Soleyman mourut en héros. On fit périr devant lui ses trois complices. Ceux-ci se mirent à pleurer lâchement devant la mort. Soleyman les railla et leur manifesta son mépris. Enfin son tour vint.
Écoutons le récit d'un témoin oculaire, le capitaine François:
"Le tour de Soleyman est arrivé. Un brasier est allumé devant lui. On lui ordonne d'y placer la main: il obéit et on la tient dans le feu. 
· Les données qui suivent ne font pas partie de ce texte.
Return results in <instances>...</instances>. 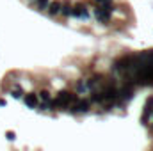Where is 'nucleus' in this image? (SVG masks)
I'll list each match as a JSON object with an SVG mask.
<instances>
[{"instance_id": "obj_9", "label": "nucleus", "mask_w": 153, "mask_h": 151, "mask_svg": "<svg viewBox=\"0 0 153 151\" xmlns=\"http://www.w3.org/2000/svg\"><path fill=\"white\" fill-rule=\"evenodd\" d=\"M76 94H89V89H87V82H85V78H82V80H78L76 82Z\"/></svg>"}, {"instance_id": "obj_2", "label": "nucleus", "mask_w": 153, "mask_h": 151, "mask_svg": "<svg viewBox=\"0 0 153 151\" xmlns=\"http://www.w3.org/2000/svg\"><path fill=\"white\" fill-rule=\"evenodd\" d=\"M89 109H91V101L87 100V98H78L76 101H73L70 107H68V112L71 114H87L89 112Z\"/></svg>"}, {"instance_id": "obj_4", "label": "nucleus", "mask_w": 153, "mask_h": 151, "mask_svg": "<svg viewBox=\"0 0 153 151\" xmlns=\"http://www.w3.org/2000/svg\"><path fill=\"white\" fill-rule=\"evenodd\" d=\"M71 16H76V18H82V20H89V9L84 5V4H78V5H73V13Z\"/></svg>"}, {"instance_id": "obj_3", "label": "nucleus", "mask_w": 153, "mask_h": 151, "mask_svg": "<svg viewBox=\"0 0 153 151\" xmlns=\"http://www.w3.org/2000/svg\"><path fill=\"white\" fill-rule=\"evenodd\" d=\"M85 82H87V89H89V93H96V91H100V89L103 87V84H105V76L103 75H93L91 78H85Z\"/></svg>"}, {"instance_id": "obj_13", "label": "nucleus", "mask_w": 153, "mask_h": 151, "mask_svg": "<svg viewBox=\"0 0 153 151\" xmlns=\"http://www.w3.org/2000/svg\"><path fill=\"white\" fill-rule=\"evenodd\" d=\"M39 100H41V101H48V100H52V96H50V93L45 89V91L39 93Z\"/></svg>"}, {"instance_id": "obj_16", "label": "nucleus", "mask_w": 153, "mask_h": 151, "mask_svg": "<svg viewBox=\"0 0 153 151\" xmlns=\"http://www.w3.org/2000/svg\"><path fill=\"white\" fill-rule=\"evenodd\" d=\"M150 130H152V132H153V124H150Z\"/></svg>"}, {"instance_id": "obj_12", "label": "nucleus", "mask_w": 153, "mask_h": 151, "mask_svg": "<svg viewBox=\"0 0 153 151\" xmlns=\"http://www.w3.org/2000/svg\"><path fill=\"white\" fill-rule=\"evenodd\" d=\"M11 96L13 98H16V100H20V98H23V89L20 87V85H16L13 91H11Z\"/></svg>"}, {"instance_id": "obj_1", "label": "nucleus", "mask_w": 153, "mask_h": 151, "mask_svg": "<svg viewBox=\"0 0 153 151\" xmlns=\"http://www.w3.org/2000/svg\"><path fill=\"white\" fill-rule=\"evenodd\" d=\"M78 100V96H76L75 93H71V91H61V93H57V96L55 98H52V103H53V109L55 110H68V107Z\"/></svg>"}, {"instance_id": "obj_7", "label": "nucleus", "mask_w": 153, "mask_h": 151, "mask_svg": "<svg viewBox=\"0 0 153 151\" xmlns=\"http://www.w3.org/2000/svg\"><path fill=\"white\" fill-rule=\"evenodd\" d=\"M46 11H48L50 16H57V14H61V0H52V2L48 4Z\"/></svg>"}, {"instance_id": "obj_5", "label": "nucleus", "mask_w": 153, "mask_h": 151, "mask_svg": "<svg viewBox=\"0 0 153 151\" xmlns=\"http://www.w3.org/2000/svg\"><path fill=\"white\" fill-rule=\"evenodd\" d=\"M94 16H96V20L100 21V23H109L111 21V14L112 13H109V11H105V9H102V7H94Z\"/></svg>"}, {"instance_id": "obj_8", "label": "nucleus", "mask_w": 153, "mask_h": 151, "mask_svg": "<svg viewBox=\"0 0 153 151\" xmlns=\"http://www.w3.org/2000/svg\"><path fill=\"white\" fill-rule=\"evenodd\" d=\"M71 13H73V5H71L68 0L61 2V14H62V16H71Z\"/></svg>"}, {"instance_id": "obj_14", "label": "nucleus", "mask_w": 153, "mask_h": 151, "mask_svg": "<svg viewBox=\"0 0 153 151\" xmlns=\"http://www.w3.org/2000/svg\"><path fill=\"white\" fill-rule=\"evenodd\" d=\"M5 137H7V141H11V142H13V141L16 139V135H14V132H7V133H5Z\"/></svg>"}, {"instance_id": "obj_15", "label": "nucleus", "mask_w": 153, "mask_h": 151, "mask_svg": "<svg viewBox=\"0 0 153 151\" xmlns=\"http://www.w3.org/2000/svg\"><path fill=\"white\" fill-rule=\"evenodd\" d=\"M4 105H5V100H2V98H0V107H4Z\"/></svg>"}, {"instance_id": "obj_10", "label": "nucleus", "mask_w": 153, "mask_h": 151, "mask_svg": "<svg viewBox=\"0 0 153 151\" xmlns=\"http://www.w3.org/2000/svg\"><path fill=\"white\" fill-rule=\"evenodd\" d=\"M50 0H32V7L38 9V11H46Z\"/></svg>"}, {"instance_id": "obj_11", "label": "nucleus", "mask_w": 153, "mask_h": 151, "mask_svg": "<svg viewBox=\"0 0 153 151\" xmlns=\"http://www.w3.org/2000/svg\"><path fill=\"white\" fill-rule=\"evenodd\" d=\"M38 109H39V110H43V112H52V110H55V109H53V103H52V100L38 103Z\"/></svg>"}, {"instance_id": "obj_6", "label": "nucleus", "mask_w": 153, "mask_h": 151, "mask_svg": "<svg viewBox=\"0 0 153 151\" xmlns=\"http://www.w3.org/2000/svg\"><path fill=\"white\" fill-rule=\"evenodd\" d=\"M23 101H25V105L29 107V109H38V94H34V93H29V94H25L23 96Z\"/></svg>"}]
</instances>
Il supporte la douleur sans proférer une seule plainte, les yeux levés vers le ciel et sans laisser apercevoir sur son visage la moindre altération. Cependant, un accident imprévu lui arrache un cri. Un charbon s'était détaché du brasier et avait roulé jusqu'à son coude. Le Syrien demanda qu'on lui ôte ce surcroît de douleur. Auprès de lui est Batholomo Serra, chef des  mameluks, qui, suivant les mœurs barbares de l'Orient, a obtenu de présider au supplice:
- Quoi! dit-il à Soleyman avec ironie, un homme tel que toi, aussi courageux, craint une légère douleur? Qu'est-elle donc auprès de celle que tu ressens depuis plusieurs minutes?
- Chien d'infidèle, répond Soleyman en regardant son bourreau avec fierté et mépris, sache donc que tu n'es pas digne de m'adresser la parole! fais ton devoir en silence. La douleur dont je me plains n'était pas ordonnée par mes juges!"
On retire ce charbon de son coude, et, lorsque la chair du poignet droit de l'assassin est entièrement consumée, Bartholomo Serra fait les apprêts pour l'empalement.

Quatre heures empalé.

"Le pal, étendu à terre, est d'une hauteur de 8 à 9 pieds; le haut en forme de pain de sucre, de longueur de 12 à 15 pouces, doit être enfoncé profondément jusqu'au cou. Pendant ces apprêts, Soleyman conserve le plus grand sang-froid, et cependant, son bras est, pour ainsi dire, calciné jusqu'au milieu.
L'exécuteur le couche à terre sur le ventre; et avec un couteau, lui fait une large incision dans le fondement; approchant ensuite le pal de cette ouverture, il l'enfonce dans le corps à grands coups de maillet. Lorsqu'il sent le bois arriver au sternum, il lui lie les bras, l'élève en l'air et fixe le pied du pal dans un trou pratiqué à cet effet.
Pendant cet affreux supplice, le malheureux Syrien ne profère aucune plainte. on devine seulement sur sa figure les efforts qu'il fait pour dissimuler la douleur qu'il endure. lorsqu'il est élevé, il promène ses regards sur les spectateurs et prononce à haute voix, en arabe, la profession de foi des musulmans: Il n'y a point d'autre Dieu que Dieu et Mahomet est son prophète. Il récite quelques versets du Coran et demande à boire. Un soldat, qui est en faction auprès du pal, va le satisfaire, quand Bartholomo Serra l'arrête en lui disant: Gardez-vous-en bien, vous le feriez mourir à l'instant.
Soleyman reste vivant sur le pal pendant quatre heures. Peut-être serait-il resté plus longtemps si, après notre départ et celui de Bartholomo Serra, un autre fonctionnaire n'eût pris sur lui, après les demandes réitérées du patient, de lui présenter un vase au bout de son fusil.
Soleyman expira aussitôt après avoir bu.
A sa mort, quinze plaies se forment sur son corps. Sa tête est un peu penchée sur son épaule gauche. On le laisse sur le pal, à côté duquel reste jour et nuit une sentinelle.
Le squelette de Soleyman était destiné, par le chirurgien en chef Larrey, à être envoyé en France."

                                                                                                                     Marcel Rouff.

Mon dimanche, revue populaire illustrée, 5 juillet 1903.